Re: [PATCH V8 06/15] monitor: assign unique default ID to anonymous monitors

[Markus Armbruster <armbru@redhat.com>]

Zhang Chen <zhangckid@gmail.com> writes:

> On Wed, Jun 3, 2026 at 1:02 AM Markus Armbruster <armbru@redhat.com> wrote:
>>
>> Zhang Chen <zhangckid@gmail.com> writes:
>>
>> > Currently, dynamically or implicitly created monitors (such as those
>> > generated via '-monitor stdio', GDB stub terminals, or mux chardevs)
>> > leave the 'id' field in the Monitor struct as NULL.
>>
>> There is no @id member in struct Monitor.
>
> Yes, I try to add it in this patch.
>
>>
>> >                                                     But the original
>> > @MonitorOptions have the @id field.
>>
>> QAPI type MonitorOptions has an optional member @id.
>>
>> Instances are only created by monitor_init_opts() from a QemuOpts, and
>> member @id is set to the QemuOpts's @id, which is also optional.
>>
>> monitor_init_opts() is only called during startup on behalf of CLI
>> option -mon, its shorthands -monitor, -qmp, -qmp-pretty, and for default
>> monitors.
>>
>> -mon accepts an "id" parameter, but it's optional.
>>
>> The others make up an "id".  For instance, the default monitor usually
>> gets "compat_monitor0".
>>
>> Aside: there's code that checks whether a non-null QemuOpts "id" starts
>> with "compat_monitor".  That's horrifying.
>>
>> As far as I can tell, the only way to create a monitor with null @id in
>> MonitorOptions is -mon without "id".
>>
>> This is a swamp.  Instead of messing with MonitorOptions member @id, ...
>
> I don't quite understand here, the "compat_monitor0" has been saved in
> the struct chardev's label field. I know each monitor need to bind to a chardev.
> In principle, the "compat_monitor0" mark belonging to the chardev, not
> the monitor.
> Why is it forbidden to replace monitor with chardev?
> So I think the monitor need to a unique ID field in the struct monitor.
>
>>
>> >                                     This makes it difficult to track,
>> > debug, or associate monitors with specific iothreads or
>> > infrastructure components.
>> >
>> > Fix this by introducing monitor_get_id(), which uses an atomic counter
>> > to generate a unique fallback name ("mon_default_X") when 'id' is
>> > not explicitly supplied in MonitorOptions. Update all internal HMP
>> > and QMP initialization paths to propagate and store this string.
>>
>> ... you create yet another ID that is used for nothing but referring to
>> monitors from IOThreadHolder.  Hmm.
>>
>> Is it really necessary that every monitor has an ID?  If a user want
>> one, they can simply avoid -mon without id.
>
> I think yes, the iothread ref/unref is the first user.
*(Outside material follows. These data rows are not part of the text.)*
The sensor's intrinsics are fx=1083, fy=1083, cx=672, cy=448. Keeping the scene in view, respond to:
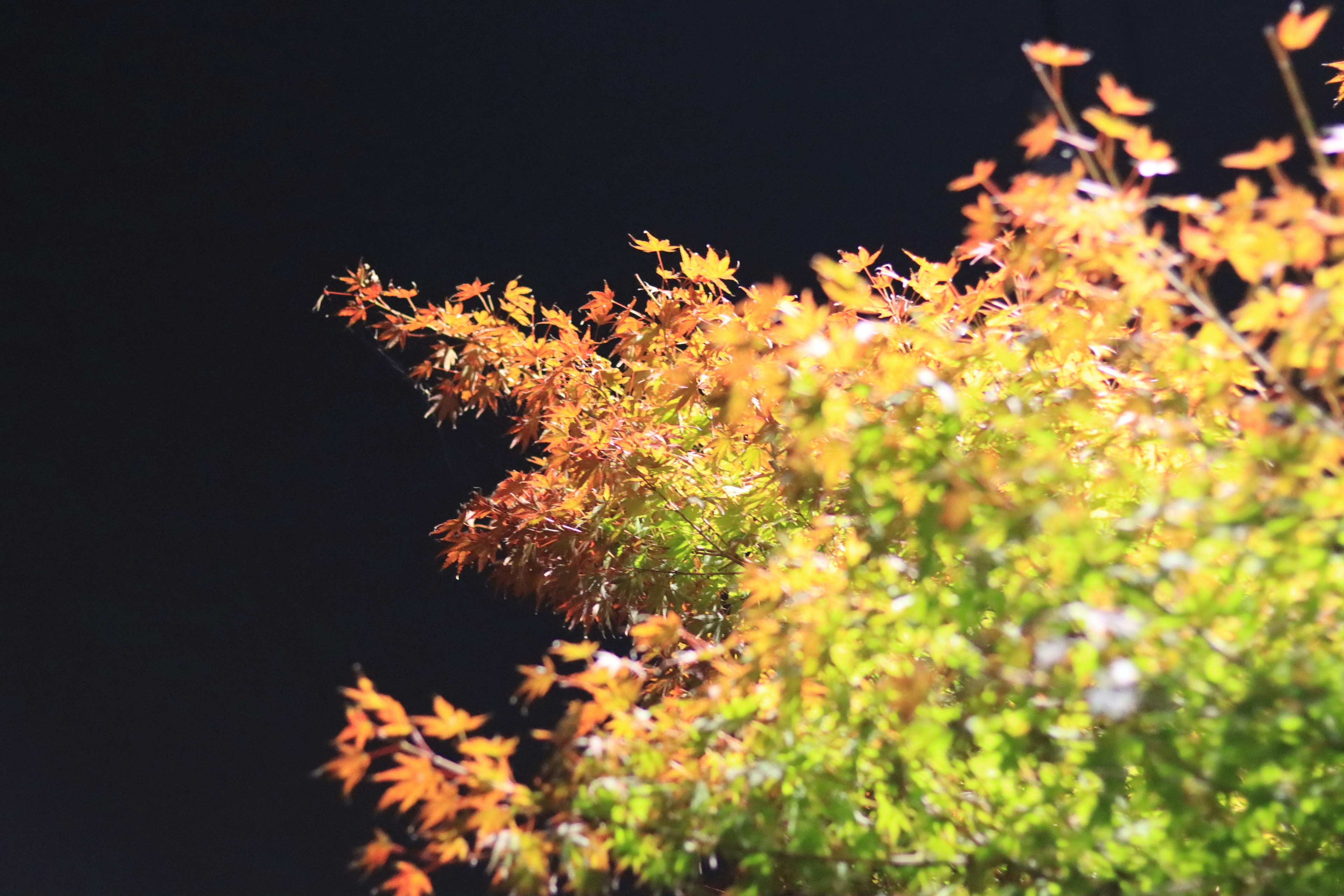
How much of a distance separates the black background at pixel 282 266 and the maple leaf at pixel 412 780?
2.39 meters

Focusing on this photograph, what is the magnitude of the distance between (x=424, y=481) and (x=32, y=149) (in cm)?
160

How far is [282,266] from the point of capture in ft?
11.2

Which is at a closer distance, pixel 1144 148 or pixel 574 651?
pixel 1144 148

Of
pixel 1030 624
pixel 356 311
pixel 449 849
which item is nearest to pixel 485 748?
pixel 449 849

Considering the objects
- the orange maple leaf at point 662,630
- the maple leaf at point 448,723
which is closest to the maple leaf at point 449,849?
the maple leaf at point 448,723

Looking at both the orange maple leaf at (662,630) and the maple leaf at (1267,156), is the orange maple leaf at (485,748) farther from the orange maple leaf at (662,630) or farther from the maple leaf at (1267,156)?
the maple leaf at (1267,156)

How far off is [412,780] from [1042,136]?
864 mm

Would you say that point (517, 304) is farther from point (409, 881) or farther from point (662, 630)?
point (409, 881)

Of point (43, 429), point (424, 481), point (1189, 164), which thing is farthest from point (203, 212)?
point (1189, 164)

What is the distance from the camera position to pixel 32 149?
3393 mm

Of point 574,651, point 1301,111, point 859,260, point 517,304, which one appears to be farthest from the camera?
point 517,304

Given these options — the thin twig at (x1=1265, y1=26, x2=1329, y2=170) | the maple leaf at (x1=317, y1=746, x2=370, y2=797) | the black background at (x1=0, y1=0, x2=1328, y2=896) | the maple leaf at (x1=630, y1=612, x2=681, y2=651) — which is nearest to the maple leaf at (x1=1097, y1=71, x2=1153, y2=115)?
the thin twig at (x1=1265, y1=26, x2=1329, y2=170)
What would happen if we used MonitorOptions @id instead of adding yet
another monitor ID?  IOThreadHolderMonitor then has to use
MonitorOptions @id, and query-iothreads can then identify the monitor
holding the I/O thread only when the user assigned a monitor ID.

The only way *not* to assign one is -mon without "id".

I'd expect human users to use the shorthands instead of -mon, and I'd
expect management applications to use -mon with "id".  So, monitors
without "id" should be rare.

But even if they are rare, and probably unwise, they're not impossible.
What are the consequences?

I can't see truly bad ones.  If you want query-iothreads to identify
your monitors, just give them IDs!  That's why I'm doubting the need for
yet another monitor ID.

Note that entire issue goes away if we can make monitors QOM objects
before the interface becomes unchangable.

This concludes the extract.